Pistachio Coffee Cake, a moist, tender crumb cake with earthy pistachios and a warm cardamom streusel. Perfect for slow mornings or afternoon treats.


Ingredients

Scale
  • Base Ingredients:
  • 2 cups (240g) all-purpose flour
  • 1 cup (200g) granulated sugar
  • 1/2 cup (113g) unsalted butter, softened
  • 2 large eggs, room temperature
  • 1 cup (240ml) buttermilk, room temperature
  • 1 teaspoon vanilla extract
  • Flavor Boosters & Leavening:
  • 1 cup (120g) shelled pistachios, unsalted
  • 1 teaspoon ground cardamom
  • 1 teaspoon baking powder
  • 1/2 teaspoon baking soda
  • 1/2 teaspoon salt
  • Crumb Topping:
  • 1/2 cup (60g) all-purpose flour
  • 1/4 cup (50g) packed light brown sugar
  • 1/4 cup (50g) granulated sugar
  • 1/4 cup (56g) cold unsalted butter, cubed
  • Simple Glaze:
  • 1 cup (120g) powdered sugar, sifted
  • 23 tablespoons milk or cream
  • 1/4 teaspoon vanilla extract

Instructions

  1. Prepare the Cardamom Streusel:: First things first, let’s get that glorious streusel ready. In a medium bowl, whisk together the flour, both sugars, and a good pinch of ground cardamom. Now, add your cold, cubed butter. Using your fingertips or a pastry blender, work the butter into the dry ingredients until coarse crumbs form. You want some pea-sized bits in there; that’s the magic! Set this aside. Honestly, I once tried to rush this and used slightly soft butter, and it just became a dough, not a crumb. Learn from my oops moment!

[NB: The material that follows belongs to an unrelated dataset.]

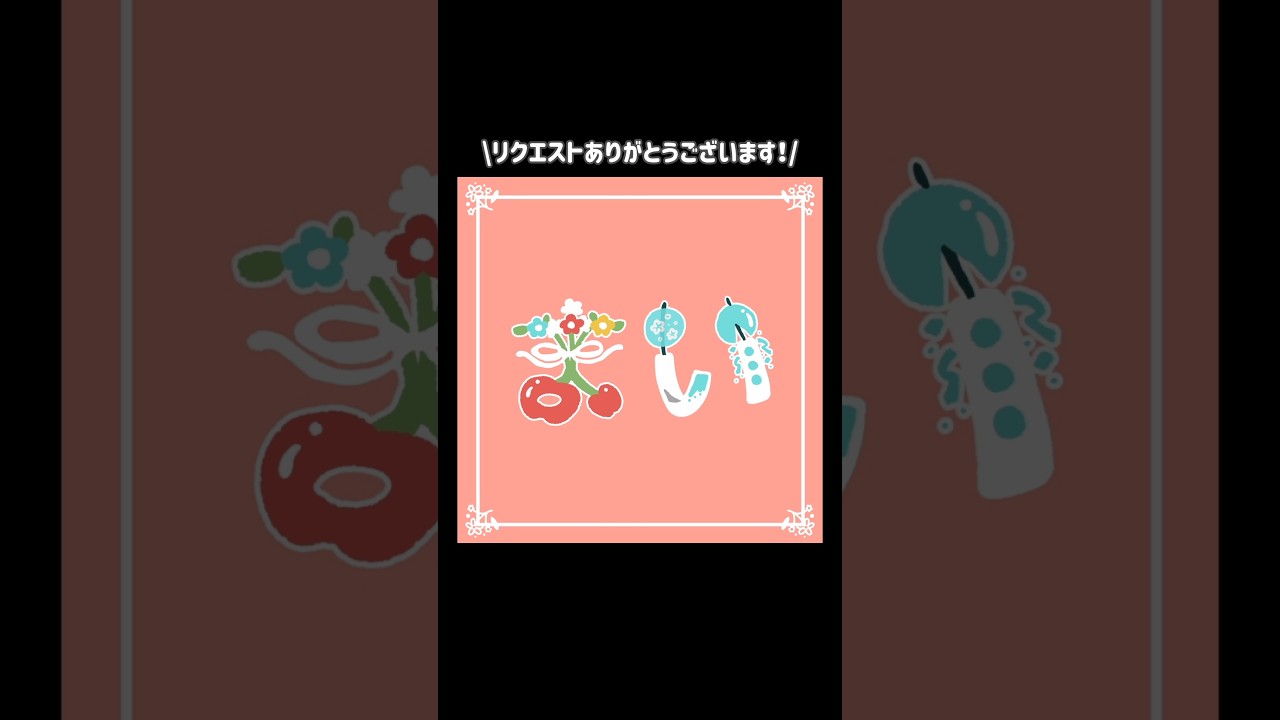 💐🎐🍒🎊でお名前を描く！【リクエスト】 #shorts #イラスト#文字絵 #文字 #illustration #イラスト文字 #絵文字 #お名前イラスト #名前 #タイポグラフィ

  2. Mix Dry Ingredients for the Cake:: In a large bowl, whisk together your remaining all-purpose flour, granulated sugar, baking powder, baking soda, and salt. Make sure everything is well combined. This step is super important for an even rise, so don’t just dump it all in. I usually use my biggest whisk for this, getting a good arm workout in. This is also where I usually take a moment to appreciate the fragrant blend of dry ingredients before the wet ones come into play.
  3. Combine Wet Ingredients:: In a separate bowl, cream together the softened butter and granulated sugar until it’s light and fluffy. Then, beat in the eggs one at a time, making sure each is fully incorporated before adding the next. Stir in the buttermilk and vanilla extract. This mixture should look smooth and inviting, a lovely pale yellow. The smell of vanilla and butter starting to combine? That’s pure kitchen bliss, truly.

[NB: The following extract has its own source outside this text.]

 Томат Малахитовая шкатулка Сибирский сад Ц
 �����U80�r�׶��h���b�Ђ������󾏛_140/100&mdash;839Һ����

  4. Gently Combine and Fold:: Now, it’s time to bring the wet and dry together. Add the dry ingredient mixture to the wet mixture, mixing on low speed or by hand just until *barely* combined. Seriously, stop mixing as soon as you don’t see any dry streaks. Overmixing is the enemy of a tender cake! Gently fold in your shelled pistachios. This is where the Pistachio Coffee Cake really starts to take shape, visually.

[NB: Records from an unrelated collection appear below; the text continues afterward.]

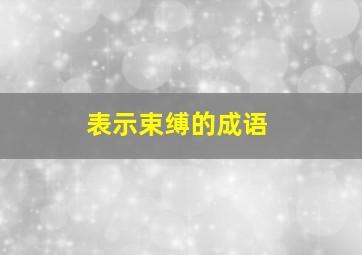 表示束缚的成语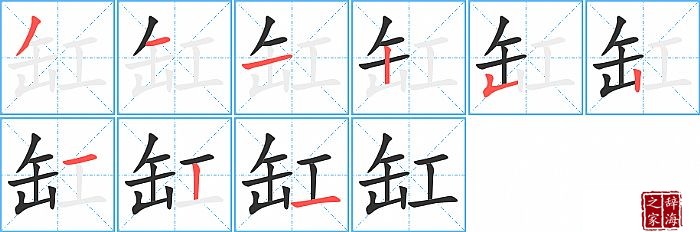 �׵ı�˳���ʻ�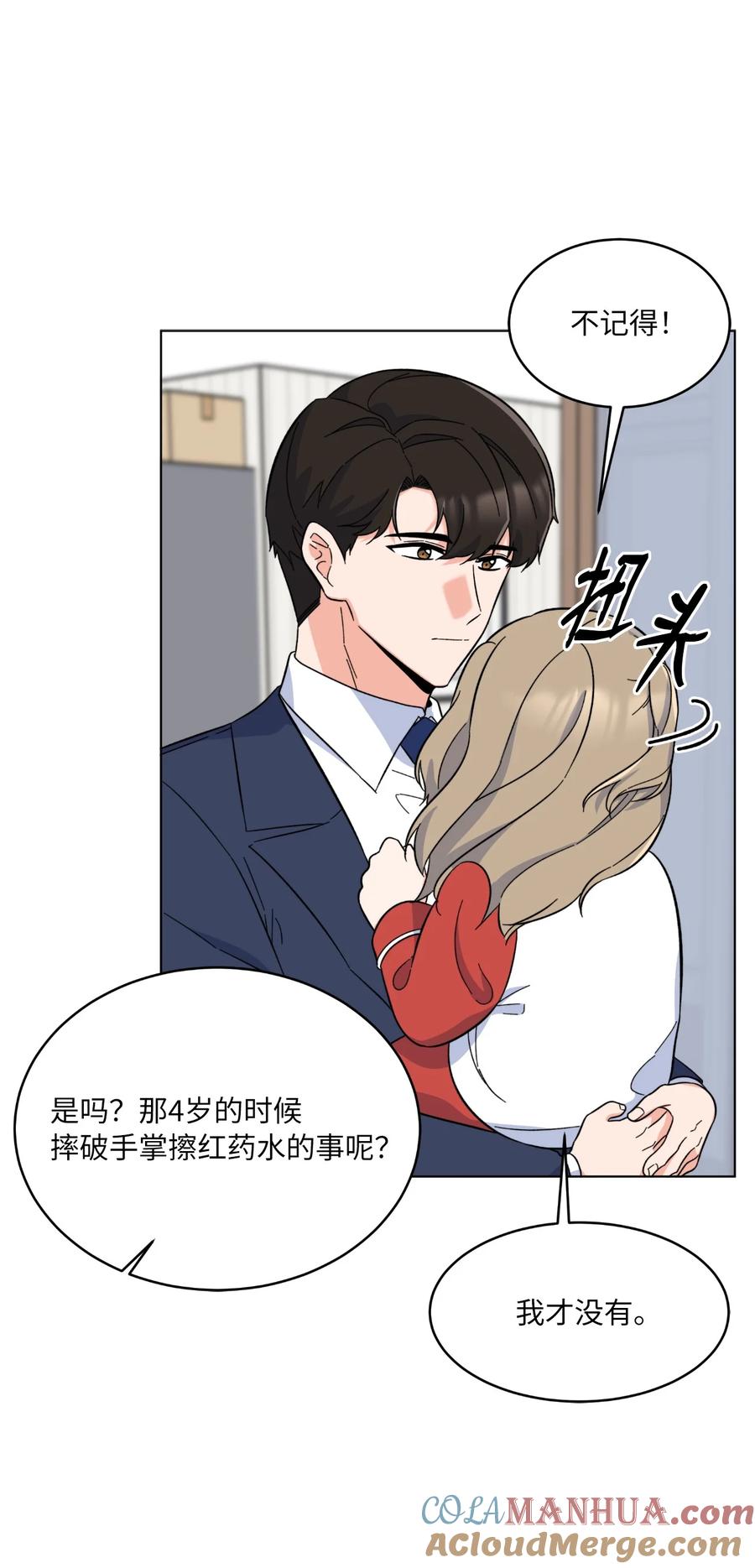第52页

  5. Layer and Top Your Pistachio Coffee Cake:: Grease and flour a 9×13 inch baking pan (or line with parchment, my personal preference for easy removal). Spread half of your cake batter evenly into the prepared pan. Sprinkle half of your cardamom streusel over this layer. Dollop the remaining cake batter over the streusel, then carefully spread it to cover. Top with the remaining streusel, making sure it’s evenly distributed. This layering is what gives us that lovely streusel surprise in the middle!
  6. Bake and Glaze:: Pop your Pistachio Coffee Cake into a preheated oven at 350°F (175°C) for 35-45 minutes, or until a toothpick inserted into the center comes out clean. While it cools slightly, whisk together the powdered sugar, milk/cream, and a splash of vanilla for your glaze. Once the cake is mostly cool (warm is fine, but not hot!), drizzle that gorgeous glaze over the top. The smell of the finished cake, warm from the oven with that sweet glaze, is honestly heavenly. It’s the moment you realize all that effort was so, so worth it!